Source text:
------------------------------------------------------------------------
That's a funny way of seeing it. The drones camera interface isn't whining, it's informing. All cameras that have manual settings do this, in one way or another, but they don't necessarily give you the exposure value.

Try this. If you put shutter, ISO and Aperture all in manual mode, you will see the exposure meter change as the camera gathers more or less light. Now toggle aperture mode into auto. You can now adjust EV and watch aperture compensate for it. Instead, you should leave EV alone, and dial shutter speed up or down. Aperture will adjust to compensate for your changes. Every click faster (less light) will cause the aperture to open slightly to compensate leaving EV the SAME VALUE.

This is Shutter Priority mode. Now do the inverse: Put shutter into auto, leave aperture in manual. This is aperture priority.
It's not a DJI thing. It's how all cameras work.

I appreciate that DJI gives you full auto, full manual, and everything in between, including Shutter Priority, Aperture Priority, and even ISO priority. Extremely granular control over the exposure, and the look your output. It can be more challenging to get the perfect look, but the ability to finely control exposure is there.
------------------------------------------------------------------------
Listed entries:
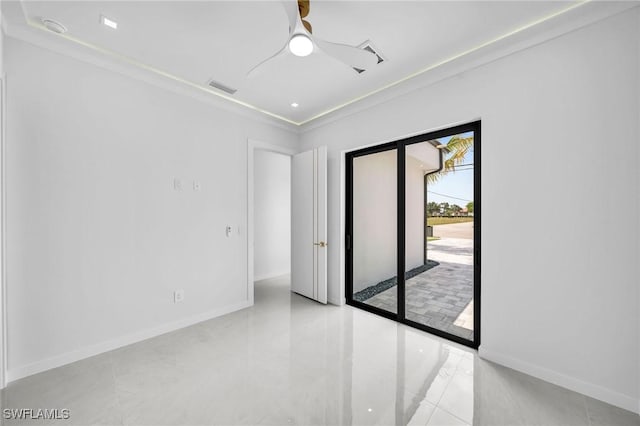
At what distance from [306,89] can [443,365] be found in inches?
120

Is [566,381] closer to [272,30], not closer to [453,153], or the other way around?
[453,153]

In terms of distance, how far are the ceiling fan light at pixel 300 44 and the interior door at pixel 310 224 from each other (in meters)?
1.94

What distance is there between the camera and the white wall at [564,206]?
5.69 feet

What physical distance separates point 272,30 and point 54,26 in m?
1.63

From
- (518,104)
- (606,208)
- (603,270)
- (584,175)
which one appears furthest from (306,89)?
(603,270)

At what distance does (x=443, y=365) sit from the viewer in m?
2.20

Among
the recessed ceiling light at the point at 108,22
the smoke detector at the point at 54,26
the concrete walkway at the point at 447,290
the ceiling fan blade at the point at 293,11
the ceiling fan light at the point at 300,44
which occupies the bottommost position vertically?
the concrete walkway at the point at 447,290

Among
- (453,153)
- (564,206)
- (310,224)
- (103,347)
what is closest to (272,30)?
(453,153)

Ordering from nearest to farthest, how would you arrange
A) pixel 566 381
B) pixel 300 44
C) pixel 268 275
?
pixel 300 44 → pixel 566 381 → pixel 268 275

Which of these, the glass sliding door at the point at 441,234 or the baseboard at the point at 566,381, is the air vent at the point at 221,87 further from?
the baseboard at the point at 566,381

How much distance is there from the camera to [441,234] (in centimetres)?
283

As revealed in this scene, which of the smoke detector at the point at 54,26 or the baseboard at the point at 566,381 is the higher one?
the smoke detector at the point at 54,26

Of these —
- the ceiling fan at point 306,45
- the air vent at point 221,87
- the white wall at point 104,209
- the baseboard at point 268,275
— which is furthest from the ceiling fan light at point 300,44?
the baseboard at point 268,275

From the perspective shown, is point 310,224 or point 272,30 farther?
point 310,224
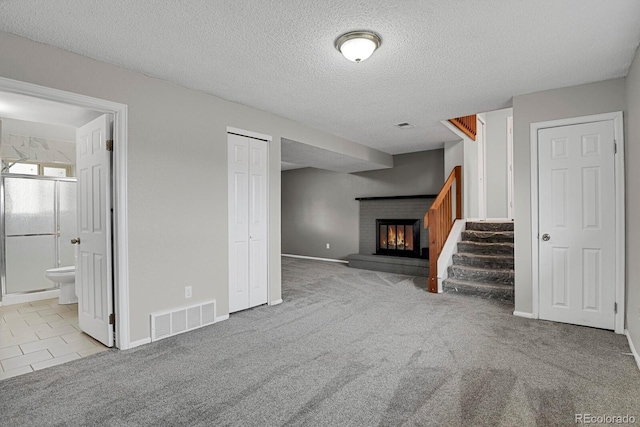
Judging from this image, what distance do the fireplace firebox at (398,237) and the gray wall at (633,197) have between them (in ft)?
12.4

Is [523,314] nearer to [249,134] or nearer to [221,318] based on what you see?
[221,318]

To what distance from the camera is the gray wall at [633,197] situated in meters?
2.49

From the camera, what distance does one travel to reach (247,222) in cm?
389

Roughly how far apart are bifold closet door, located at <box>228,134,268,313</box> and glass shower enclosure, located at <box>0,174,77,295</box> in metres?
2.87

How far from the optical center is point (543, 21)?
214 cm

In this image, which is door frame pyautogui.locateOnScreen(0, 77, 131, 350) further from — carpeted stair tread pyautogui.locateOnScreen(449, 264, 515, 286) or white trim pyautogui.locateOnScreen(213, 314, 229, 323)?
carpeted stair tread pyautogui.locateOnScreen(449, 264, 515, 286)

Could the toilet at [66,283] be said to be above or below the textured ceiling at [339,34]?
below

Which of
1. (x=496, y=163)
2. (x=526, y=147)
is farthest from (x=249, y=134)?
(x=496, y=163)

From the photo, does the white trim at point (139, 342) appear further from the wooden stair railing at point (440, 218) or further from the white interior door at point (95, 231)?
the wooden stair railing at point (440, 218)

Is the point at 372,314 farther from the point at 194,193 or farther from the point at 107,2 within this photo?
the point at 107,2

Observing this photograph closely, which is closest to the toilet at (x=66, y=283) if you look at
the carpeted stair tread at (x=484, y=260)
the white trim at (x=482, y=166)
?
the carpeted stair tread at (x=484, y=260)

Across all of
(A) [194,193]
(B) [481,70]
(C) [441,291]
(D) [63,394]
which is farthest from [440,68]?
(D) [63,394]

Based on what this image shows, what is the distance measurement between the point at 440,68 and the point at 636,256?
7.19 ft

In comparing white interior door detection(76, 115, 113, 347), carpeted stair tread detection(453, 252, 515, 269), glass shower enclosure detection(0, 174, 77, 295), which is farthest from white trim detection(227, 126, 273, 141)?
carpeted stair tread detection(453, 252, 515, 269)
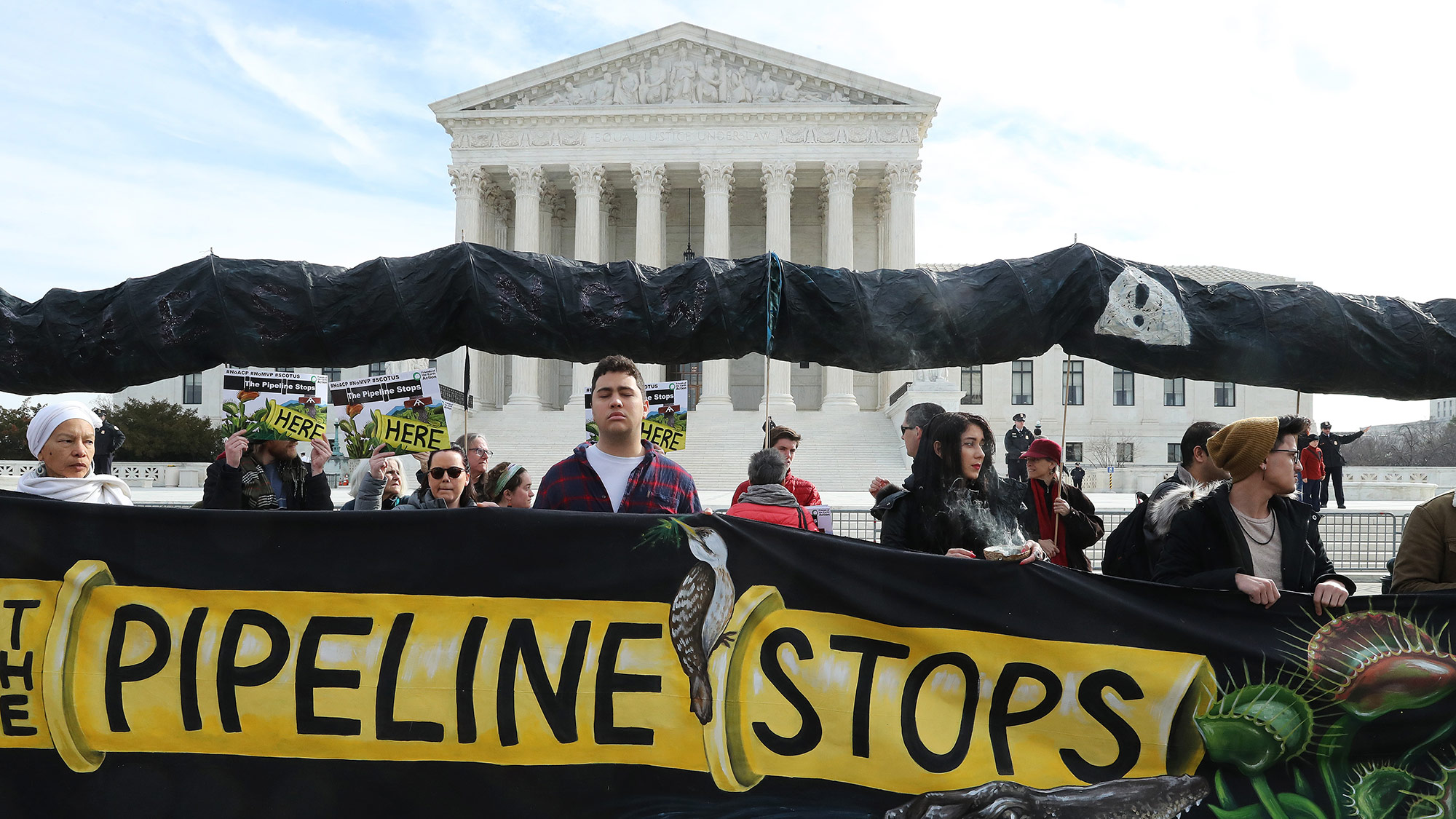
------------------------------------------------------------------------
Required action 1:
Answer each question from the post on camera exposure.
(a) What do cameras with manual settings not necessarily give you?
(b) When aperture is in auto and shutter speed is dialed one click faster, what does the aperture do?
(c) What is the mode called when shutter is put into auto and aperture is left in manual?
Required action 2: Quote the post on camera exposure, starting with "Try this. If" and going on through "all cameras work.".
Required action 3: List every exposure mode that the post on camera exposure says DJI gives you.
The records are not needed here.

Task output 1:
(a) They do not necessarily give you the exposure value.
(b) It opens slightly to compensate, leaving EV the same value.
(c) It is aperture priority.

Task output 2:
Try this. If you put shutter, ISO and Aperture all in manual mode, you will see the exposure meter change as the camera gathers more or less light. Now toggle aperture mode into auto. You can now adjust EV and watch aperture compensate for it. Instead, you should leave EV alone, and dial shutter speed up or down. Aperture will adjust to compensate for your changes. Every click faster (less light) will cause the aperture to open slightly to compensate leaving EV the SAME VALUE.

This is Shutter Priority mode. Now do the inverse: Put shutter into auto, leave aperture in manual. This is aperture priority.
It's not a DJI thing. It's how all cameras work.

Task output 3:
- Full auto
- Full manual
- Shutter Priority
- Aperture Priority
- ISO priority